→ Required work
Those lines of the data that hold the word "custom" are to be copied out.

→ Exercise data
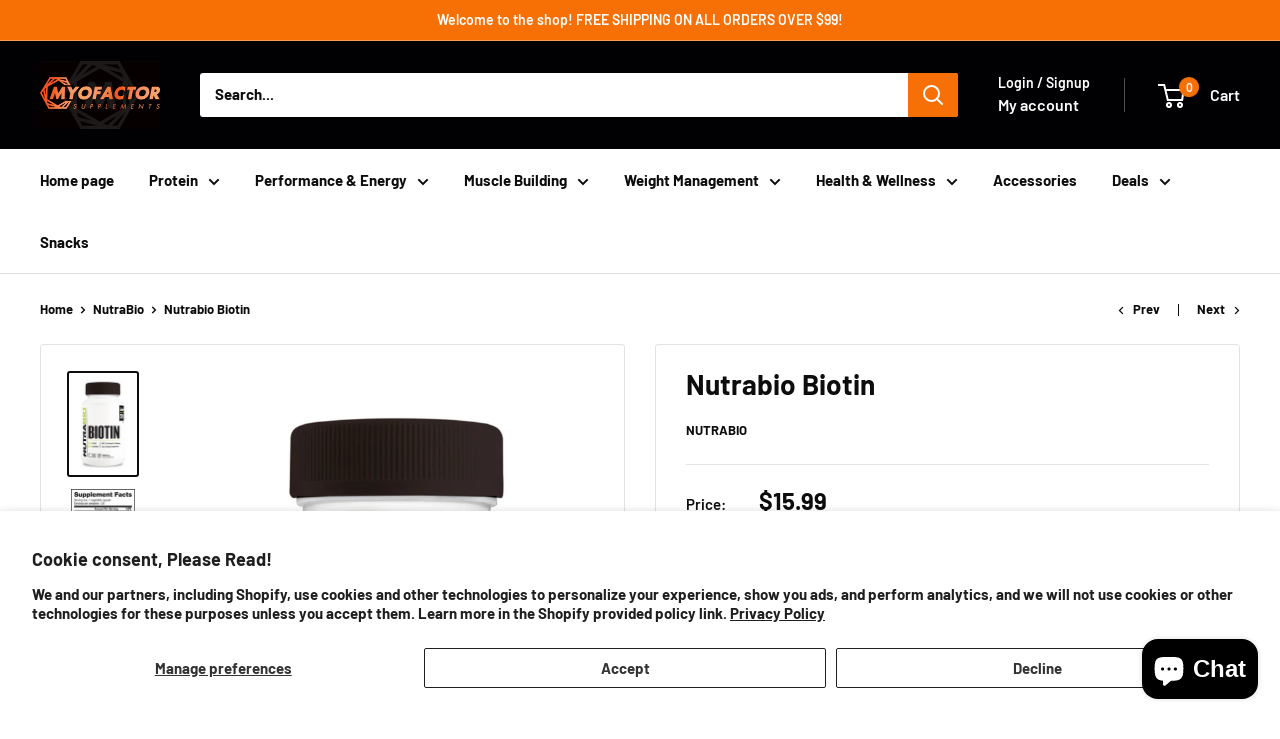

--- FILE ---
content_type: text/javascript
request_url: https://www.myofactorsupplements.com/cdn/shop/t/13/assets/custom.js?v=102476495355921946141752512783
body_size: -556
content:
//# sourceMappingURL=/cdn/shop/t/13/assets/custom.js.map?v=102476495355921946141752512783
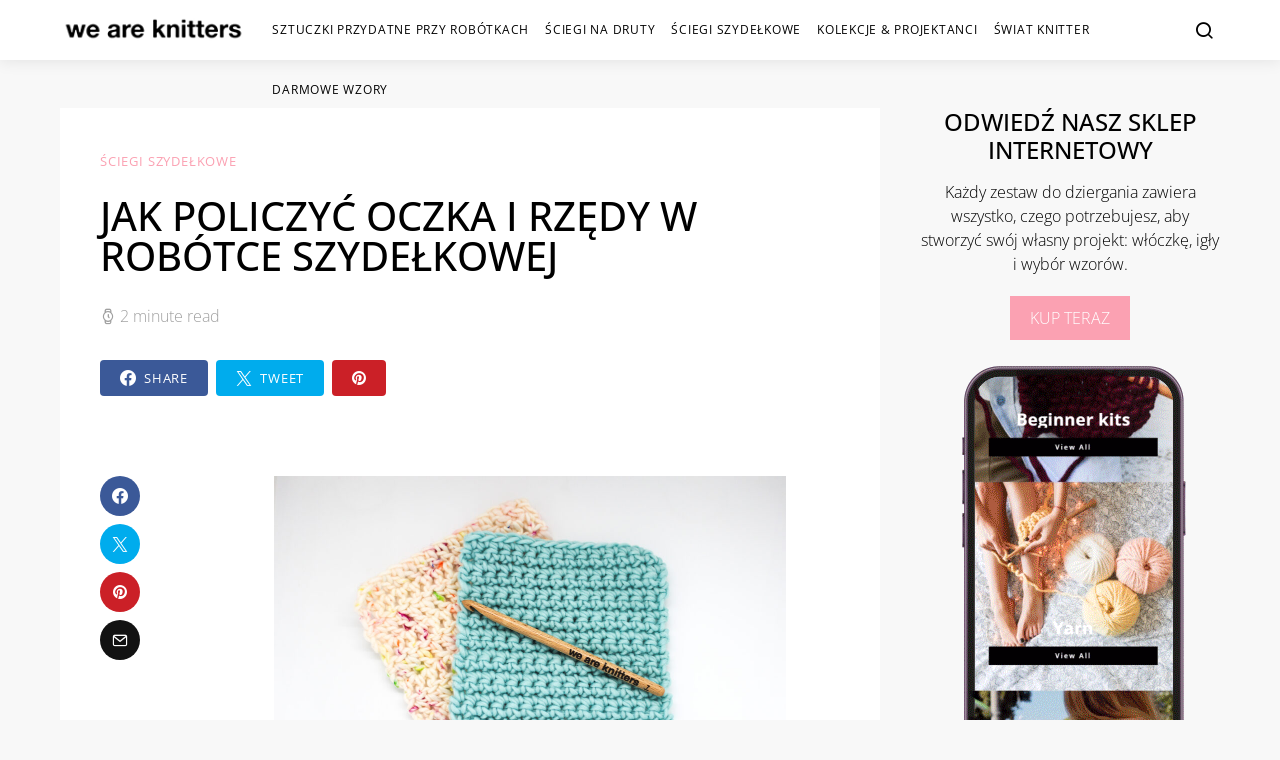

--- FILE ---
content_type: application/x-javascript; charset=utf-8
request_url: https://consent.cookiebot.com/7ec89e5a-5f2b-48b6-856c-ae1c4607d14f/cc.js?renew=false&referer=blog.weareknitters.pl&dnt=false&init=false
body_size: 216
content:
if(console){var cookiedomainwarning='Error: The domain BLOG.WEAREKNITTERS.PL is not authorized to show the cookie banner for domain group ID 7ec89e5a-5f2b-48b6-856c-ae1c4607d14f. Please add it to the domain group in the Cookiebot Manager to authorize the domain.';if(typeof console.warn === 'function'){console.warn(cookiedomainwarning)}else{console.log(cookiedomainwarning)}};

→ Answer to the exercise
request_url: https://www.myofactorsupplements.com/cdn/shop/t/13/assets/custom.js?v=102476495355921946141752512783
//# sourceMappingURL=/cdn/shop/t/13/assets/custom.js.map?v=102476495355921946141752512783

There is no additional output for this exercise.